• OBJECTIVE:
Extract every line of the data that contains the string "instances". Case counts, so match capital and lowercase letters precisely.

• Dataset records:
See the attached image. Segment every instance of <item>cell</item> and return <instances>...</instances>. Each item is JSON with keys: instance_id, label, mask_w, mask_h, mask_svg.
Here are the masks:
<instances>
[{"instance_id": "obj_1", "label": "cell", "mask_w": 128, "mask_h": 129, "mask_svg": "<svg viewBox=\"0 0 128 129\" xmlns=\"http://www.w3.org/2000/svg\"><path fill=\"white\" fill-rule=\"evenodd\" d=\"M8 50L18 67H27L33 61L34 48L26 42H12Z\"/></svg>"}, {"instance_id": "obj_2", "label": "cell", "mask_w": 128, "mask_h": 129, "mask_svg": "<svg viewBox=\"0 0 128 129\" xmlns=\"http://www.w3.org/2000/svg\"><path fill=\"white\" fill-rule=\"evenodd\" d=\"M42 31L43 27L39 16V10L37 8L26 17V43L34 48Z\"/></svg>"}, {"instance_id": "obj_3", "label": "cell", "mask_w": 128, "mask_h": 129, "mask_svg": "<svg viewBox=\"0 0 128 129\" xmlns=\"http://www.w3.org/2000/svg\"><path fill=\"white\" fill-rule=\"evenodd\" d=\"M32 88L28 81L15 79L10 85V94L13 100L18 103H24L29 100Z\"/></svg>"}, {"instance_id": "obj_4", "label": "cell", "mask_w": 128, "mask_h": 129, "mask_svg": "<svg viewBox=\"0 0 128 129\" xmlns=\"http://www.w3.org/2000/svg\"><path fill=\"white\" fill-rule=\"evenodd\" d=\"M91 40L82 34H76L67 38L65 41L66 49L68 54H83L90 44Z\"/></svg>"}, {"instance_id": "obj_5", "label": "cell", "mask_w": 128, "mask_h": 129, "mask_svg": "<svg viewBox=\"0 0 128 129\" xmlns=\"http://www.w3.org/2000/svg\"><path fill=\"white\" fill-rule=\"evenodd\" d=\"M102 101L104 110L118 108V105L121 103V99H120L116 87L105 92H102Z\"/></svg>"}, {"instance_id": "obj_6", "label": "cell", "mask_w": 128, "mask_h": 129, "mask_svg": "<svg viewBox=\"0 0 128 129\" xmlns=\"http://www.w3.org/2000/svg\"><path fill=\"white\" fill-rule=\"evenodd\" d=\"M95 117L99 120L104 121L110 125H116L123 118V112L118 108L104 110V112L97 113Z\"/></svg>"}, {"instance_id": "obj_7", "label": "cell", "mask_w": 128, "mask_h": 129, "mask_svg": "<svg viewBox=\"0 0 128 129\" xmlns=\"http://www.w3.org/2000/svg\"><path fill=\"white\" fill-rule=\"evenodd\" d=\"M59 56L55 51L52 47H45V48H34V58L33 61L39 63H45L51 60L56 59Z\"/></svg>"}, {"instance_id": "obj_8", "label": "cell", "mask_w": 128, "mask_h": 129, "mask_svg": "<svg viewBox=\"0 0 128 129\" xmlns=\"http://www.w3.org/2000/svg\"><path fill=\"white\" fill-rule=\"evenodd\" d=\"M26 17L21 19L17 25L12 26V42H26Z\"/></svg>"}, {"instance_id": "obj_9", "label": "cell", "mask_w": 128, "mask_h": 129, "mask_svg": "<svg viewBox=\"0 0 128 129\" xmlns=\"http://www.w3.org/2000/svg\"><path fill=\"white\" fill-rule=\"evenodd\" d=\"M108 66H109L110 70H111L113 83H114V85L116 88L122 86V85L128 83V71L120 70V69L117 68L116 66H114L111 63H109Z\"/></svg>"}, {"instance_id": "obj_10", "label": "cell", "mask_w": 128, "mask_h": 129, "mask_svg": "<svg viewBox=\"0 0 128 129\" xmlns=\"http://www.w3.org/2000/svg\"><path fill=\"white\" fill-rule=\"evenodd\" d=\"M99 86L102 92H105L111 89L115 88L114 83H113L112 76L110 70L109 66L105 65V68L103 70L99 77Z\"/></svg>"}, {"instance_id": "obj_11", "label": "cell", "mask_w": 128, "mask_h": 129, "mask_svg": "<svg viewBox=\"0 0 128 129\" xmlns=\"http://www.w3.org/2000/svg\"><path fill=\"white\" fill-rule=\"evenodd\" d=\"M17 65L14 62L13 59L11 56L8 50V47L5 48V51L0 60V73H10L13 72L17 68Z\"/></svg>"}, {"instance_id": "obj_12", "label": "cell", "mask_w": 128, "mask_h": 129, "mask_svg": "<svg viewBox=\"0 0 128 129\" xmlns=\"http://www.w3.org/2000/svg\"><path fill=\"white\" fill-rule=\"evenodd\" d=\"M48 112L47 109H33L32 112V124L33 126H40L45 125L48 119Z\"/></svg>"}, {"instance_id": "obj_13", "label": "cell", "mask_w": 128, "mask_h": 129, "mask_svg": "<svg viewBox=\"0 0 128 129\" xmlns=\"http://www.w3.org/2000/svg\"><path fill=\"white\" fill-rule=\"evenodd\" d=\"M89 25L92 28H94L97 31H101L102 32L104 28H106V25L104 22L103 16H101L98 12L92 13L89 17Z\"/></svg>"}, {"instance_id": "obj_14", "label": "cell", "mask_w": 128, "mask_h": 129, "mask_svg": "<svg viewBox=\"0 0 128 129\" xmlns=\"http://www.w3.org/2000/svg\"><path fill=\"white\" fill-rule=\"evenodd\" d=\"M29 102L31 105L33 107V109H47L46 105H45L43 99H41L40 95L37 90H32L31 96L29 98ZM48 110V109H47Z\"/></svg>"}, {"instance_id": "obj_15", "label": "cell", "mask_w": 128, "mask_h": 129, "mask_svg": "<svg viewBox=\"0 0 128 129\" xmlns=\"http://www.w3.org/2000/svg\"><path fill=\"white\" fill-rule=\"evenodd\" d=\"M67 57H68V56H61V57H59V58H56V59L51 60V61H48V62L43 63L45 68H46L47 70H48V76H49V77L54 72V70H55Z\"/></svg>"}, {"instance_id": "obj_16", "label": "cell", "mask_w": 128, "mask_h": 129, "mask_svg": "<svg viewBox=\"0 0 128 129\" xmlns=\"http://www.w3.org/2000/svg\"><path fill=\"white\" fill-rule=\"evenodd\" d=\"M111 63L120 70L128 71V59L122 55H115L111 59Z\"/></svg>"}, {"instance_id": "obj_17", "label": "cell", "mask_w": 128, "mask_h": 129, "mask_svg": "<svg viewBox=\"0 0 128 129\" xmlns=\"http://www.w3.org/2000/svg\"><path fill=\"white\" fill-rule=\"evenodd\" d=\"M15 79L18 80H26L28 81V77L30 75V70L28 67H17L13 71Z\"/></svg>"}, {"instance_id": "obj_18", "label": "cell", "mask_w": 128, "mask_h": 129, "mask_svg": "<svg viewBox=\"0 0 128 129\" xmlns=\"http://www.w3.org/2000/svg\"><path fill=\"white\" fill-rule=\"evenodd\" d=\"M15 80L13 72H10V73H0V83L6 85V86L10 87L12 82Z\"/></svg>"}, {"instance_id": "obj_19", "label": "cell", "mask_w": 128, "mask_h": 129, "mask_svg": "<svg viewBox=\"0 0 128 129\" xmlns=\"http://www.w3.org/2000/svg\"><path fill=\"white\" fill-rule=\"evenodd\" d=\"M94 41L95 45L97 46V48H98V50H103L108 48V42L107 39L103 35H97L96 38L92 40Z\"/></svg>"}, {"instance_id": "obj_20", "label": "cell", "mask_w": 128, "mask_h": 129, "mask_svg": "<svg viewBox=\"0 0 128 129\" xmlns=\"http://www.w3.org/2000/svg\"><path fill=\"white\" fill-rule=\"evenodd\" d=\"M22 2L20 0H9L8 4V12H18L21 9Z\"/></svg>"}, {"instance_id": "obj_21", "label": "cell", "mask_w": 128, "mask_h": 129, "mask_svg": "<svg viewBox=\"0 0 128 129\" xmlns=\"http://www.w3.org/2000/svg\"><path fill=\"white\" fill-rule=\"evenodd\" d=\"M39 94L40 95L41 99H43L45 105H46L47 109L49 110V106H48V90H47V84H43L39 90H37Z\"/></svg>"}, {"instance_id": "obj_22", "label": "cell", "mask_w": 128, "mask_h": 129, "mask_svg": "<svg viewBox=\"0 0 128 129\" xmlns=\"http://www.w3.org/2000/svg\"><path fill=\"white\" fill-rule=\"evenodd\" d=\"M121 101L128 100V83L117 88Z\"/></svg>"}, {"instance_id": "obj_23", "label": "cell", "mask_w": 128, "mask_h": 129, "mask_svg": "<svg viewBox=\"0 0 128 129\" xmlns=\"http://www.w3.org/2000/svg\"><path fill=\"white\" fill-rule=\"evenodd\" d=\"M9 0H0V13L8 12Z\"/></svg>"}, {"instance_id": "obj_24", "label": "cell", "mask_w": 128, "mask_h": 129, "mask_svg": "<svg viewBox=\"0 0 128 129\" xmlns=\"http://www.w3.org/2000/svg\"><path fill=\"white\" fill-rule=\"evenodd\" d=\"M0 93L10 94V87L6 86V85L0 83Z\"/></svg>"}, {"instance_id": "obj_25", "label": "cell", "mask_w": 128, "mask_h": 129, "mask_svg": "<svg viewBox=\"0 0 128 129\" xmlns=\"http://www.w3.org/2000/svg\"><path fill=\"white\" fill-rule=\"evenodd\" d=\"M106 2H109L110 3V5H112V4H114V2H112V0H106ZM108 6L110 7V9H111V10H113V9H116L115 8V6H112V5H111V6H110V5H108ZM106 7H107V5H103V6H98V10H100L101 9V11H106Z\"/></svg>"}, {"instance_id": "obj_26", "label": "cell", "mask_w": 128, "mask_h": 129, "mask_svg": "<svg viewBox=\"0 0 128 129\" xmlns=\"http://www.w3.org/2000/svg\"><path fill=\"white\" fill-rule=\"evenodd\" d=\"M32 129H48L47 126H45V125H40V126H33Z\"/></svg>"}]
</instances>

• FULL OUTPUT:
See the attached image. Segment every instance of <item>cell</item> and return <instances>...</instances>. Each item is JSON with keys: instance_id, label, mask_w, mask_h, mask_svg.
<instances>
</instances>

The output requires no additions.